┌──
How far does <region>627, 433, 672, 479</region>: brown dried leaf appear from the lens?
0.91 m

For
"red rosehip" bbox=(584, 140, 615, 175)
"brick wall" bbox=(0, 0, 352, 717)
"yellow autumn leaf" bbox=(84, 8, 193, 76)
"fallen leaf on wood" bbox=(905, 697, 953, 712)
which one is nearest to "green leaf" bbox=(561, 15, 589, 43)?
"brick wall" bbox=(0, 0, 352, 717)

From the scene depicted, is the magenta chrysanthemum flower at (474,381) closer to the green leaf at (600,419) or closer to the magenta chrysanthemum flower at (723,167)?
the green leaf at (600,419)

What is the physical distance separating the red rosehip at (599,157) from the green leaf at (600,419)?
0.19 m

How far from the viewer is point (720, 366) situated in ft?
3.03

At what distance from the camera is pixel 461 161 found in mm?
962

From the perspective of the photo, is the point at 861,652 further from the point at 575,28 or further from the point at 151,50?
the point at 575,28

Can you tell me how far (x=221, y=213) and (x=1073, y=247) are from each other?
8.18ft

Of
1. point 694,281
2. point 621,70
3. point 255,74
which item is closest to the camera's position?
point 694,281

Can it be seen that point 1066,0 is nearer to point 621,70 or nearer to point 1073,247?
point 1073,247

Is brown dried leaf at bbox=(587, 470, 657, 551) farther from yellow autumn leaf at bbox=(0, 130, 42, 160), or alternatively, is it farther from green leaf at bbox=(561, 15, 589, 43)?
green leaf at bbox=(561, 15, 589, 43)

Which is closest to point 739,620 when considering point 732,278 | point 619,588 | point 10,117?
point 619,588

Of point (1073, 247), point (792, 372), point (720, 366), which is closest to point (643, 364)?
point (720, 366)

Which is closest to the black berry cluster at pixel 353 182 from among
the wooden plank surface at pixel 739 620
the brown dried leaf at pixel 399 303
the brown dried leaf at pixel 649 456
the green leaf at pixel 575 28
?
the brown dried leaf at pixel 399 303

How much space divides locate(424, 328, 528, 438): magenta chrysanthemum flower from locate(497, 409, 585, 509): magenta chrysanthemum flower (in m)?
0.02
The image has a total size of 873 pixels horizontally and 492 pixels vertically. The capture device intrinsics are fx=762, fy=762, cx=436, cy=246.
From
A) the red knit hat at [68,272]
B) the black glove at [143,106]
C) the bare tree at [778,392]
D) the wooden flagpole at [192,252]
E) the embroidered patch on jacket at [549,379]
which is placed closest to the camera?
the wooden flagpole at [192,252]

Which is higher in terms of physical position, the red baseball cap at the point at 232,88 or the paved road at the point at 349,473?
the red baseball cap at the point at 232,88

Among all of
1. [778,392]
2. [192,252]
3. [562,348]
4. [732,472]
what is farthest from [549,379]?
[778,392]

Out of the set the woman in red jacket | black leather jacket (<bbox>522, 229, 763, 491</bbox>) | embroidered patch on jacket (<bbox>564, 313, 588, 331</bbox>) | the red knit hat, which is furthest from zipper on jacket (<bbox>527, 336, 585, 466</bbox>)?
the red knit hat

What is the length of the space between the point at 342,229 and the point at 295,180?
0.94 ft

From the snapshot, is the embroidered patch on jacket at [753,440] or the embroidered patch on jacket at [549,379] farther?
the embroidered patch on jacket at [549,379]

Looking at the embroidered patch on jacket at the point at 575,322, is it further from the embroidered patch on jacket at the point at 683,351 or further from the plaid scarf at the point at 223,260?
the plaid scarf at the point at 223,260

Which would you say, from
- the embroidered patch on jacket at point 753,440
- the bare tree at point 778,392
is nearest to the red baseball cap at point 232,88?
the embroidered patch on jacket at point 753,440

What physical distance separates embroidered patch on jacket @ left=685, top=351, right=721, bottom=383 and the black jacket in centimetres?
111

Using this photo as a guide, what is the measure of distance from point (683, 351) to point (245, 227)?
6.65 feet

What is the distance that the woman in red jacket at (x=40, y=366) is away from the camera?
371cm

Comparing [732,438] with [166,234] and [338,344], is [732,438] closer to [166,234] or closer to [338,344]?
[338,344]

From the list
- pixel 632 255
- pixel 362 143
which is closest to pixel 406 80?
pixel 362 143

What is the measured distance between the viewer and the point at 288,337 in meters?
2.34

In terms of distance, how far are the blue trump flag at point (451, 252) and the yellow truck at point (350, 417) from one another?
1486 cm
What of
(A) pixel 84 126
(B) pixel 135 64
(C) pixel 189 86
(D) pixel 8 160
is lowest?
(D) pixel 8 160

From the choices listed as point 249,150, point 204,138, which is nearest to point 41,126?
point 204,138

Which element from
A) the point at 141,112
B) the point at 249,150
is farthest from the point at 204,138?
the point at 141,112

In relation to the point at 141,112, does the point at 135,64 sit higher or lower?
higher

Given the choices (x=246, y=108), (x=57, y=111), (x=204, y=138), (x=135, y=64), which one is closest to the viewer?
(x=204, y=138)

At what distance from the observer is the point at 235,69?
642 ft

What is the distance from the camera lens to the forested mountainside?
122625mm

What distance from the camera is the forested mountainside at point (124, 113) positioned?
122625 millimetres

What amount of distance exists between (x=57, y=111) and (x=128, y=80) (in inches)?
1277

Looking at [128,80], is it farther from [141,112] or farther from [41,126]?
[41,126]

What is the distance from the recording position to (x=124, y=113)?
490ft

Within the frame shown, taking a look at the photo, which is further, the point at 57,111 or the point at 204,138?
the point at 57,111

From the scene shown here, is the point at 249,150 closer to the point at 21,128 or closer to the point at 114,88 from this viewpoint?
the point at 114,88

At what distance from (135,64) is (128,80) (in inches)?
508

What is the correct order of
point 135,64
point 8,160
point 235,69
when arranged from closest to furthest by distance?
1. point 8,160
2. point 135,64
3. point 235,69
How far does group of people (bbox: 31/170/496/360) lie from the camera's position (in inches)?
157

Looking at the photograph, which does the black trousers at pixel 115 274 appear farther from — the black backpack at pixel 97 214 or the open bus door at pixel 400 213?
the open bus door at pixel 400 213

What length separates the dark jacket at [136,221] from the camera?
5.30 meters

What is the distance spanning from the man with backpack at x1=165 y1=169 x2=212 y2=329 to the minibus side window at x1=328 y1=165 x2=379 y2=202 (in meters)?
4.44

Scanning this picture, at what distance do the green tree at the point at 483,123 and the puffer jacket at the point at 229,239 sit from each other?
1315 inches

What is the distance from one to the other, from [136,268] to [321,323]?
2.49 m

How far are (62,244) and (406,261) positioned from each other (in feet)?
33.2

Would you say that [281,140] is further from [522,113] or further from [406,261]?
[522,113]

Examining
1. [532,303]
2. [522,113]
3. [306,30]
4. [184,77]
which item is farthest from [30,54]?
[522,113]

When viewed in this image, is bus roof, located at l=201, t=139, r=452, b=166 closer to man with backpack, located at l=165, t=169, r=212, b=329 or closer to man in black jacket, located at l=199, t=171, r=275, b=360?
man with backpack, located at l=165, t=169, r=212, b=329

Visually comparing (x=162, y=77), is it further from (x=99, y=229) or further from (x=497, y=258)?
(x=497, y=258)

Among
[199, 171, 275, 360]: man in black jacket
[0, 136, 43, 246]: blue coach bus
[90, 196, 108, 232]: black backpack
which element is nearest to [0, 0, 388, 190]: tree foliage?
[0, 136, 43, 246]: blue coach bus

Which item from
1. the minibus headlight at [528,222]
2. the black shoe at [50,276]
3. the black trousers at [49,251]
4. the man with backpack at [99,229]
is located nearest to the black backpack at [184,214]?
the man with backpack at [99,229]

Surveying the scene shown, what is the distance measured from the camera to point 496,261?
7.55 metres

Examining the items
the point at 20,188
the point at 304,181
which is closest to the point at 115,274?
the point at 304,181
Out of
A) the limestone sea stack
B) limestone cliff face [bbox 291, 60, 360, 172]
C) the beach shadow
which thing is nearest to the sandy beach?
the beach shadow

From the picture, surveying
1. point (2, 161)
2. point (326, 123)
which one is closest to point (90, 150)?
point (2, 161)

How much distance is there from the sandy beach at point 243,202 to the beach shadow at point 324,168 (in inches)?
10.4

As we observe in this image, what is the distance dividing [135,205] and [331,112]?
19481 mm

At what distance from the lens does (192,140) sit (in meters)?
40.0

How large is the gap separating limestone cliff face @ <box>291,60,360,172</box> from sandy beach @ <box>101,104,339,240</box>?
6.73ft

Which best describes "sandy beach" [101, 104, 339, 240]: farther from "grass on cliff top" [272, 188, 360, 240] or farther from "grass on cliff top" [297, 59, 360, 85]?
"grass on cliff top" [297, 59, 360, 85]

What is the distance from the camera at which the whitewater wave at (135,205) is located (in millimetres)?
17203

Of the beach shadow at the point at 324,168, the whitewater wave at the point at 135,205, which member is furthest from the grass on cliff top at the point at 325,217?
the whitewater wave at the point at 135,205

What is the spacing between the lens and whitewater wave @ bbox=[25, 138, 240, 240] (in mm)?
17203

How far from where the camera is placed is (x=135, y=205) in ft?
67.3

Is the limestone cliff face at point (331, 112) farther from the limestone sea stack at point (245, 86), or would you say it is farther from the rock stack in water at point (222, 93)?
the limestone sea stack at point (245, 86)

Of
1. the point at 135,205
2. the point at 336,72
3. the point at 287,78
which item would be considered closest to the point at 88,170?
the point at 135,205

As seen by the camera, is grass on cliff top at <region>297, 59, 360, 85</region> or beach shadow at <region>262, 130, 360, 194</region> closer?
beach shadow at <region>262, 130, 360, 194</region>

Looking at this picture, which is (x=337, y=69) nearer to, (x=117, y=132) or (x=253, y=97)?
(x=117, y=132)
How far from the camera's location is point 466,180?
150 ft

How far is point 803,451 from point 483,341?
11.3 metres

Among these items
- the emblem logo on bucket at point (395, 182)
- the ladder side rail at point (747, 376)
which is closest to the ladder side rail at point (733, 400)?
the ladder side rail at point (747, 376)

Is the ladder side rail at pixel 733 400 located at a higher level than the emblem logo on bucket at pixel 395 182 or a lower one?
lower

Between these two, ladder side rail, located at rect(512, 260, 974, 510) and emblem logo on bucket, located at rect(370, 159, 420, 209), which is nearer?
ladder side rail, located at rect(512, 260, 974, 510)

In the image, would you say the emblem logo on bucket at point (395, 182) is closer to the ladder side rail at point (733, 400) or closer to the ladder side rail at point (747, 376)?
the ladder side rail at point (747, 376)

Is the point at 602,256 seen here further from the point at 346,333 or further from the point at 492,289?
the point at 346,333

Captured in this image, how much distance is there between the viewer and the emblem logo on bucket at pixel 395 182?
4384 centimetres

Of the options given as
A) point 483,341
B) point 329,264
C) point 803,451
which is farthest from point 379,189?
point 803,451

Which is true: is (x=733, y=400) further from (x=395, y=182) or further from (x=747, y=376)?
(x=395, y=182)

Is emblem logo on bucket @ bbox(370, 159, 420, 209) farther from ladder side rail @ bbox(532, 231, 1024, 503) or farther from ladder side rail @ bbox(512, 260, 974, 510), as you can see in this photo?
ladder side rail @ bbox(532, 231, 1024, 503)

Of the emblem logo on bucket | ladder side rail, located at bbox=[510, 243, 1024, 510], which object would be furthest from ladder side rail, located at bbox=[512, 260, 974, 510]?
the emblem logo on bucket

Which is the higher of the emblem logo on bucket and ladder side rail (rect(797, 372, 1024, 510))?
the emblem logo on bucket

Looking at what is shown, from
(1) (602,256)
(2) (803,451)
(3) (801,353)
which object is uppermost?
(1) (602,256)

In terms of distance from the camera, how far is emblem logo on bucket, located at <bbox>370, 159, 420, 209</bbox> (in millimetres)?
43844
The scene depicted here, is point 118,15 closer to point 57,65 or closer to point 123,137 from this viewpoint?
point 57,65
└──
WHAT TO DO:
Return, word for word, each line from the line that contains "Of the emblem logo on bucket |" to the end of the listing above; include both end lines and nothing else.

ANSWER TO THE EXERCISE:
Of the emblem logo on bucket | ladder side rail, located at bbox=[510, 243, 1024, 510], which object would be furthest from ladder side rail, located at bbox=[512, 260, 974, 510]?
the emblem logo on bucket

Which is the higher of the emblem logo on bucket and ladder side rail (rect(797, 372, 1024, 510))?
the emblem logo on bucket

Looking at what is shown, from
(1) (602,256)
(2) (803,451)
(3) (801,353)
which object is uppermost?
(1) (602,256)

In terms of distance from the camera, how far is emblem logo on bucket, located at <bbox>370, 159, 420, 209</bbox> (in millimetres)?
43844
The scene depicted here, is point 118,15 closer to point 57,65 or closer to point 123,137 from this viewpoint?
point 57,65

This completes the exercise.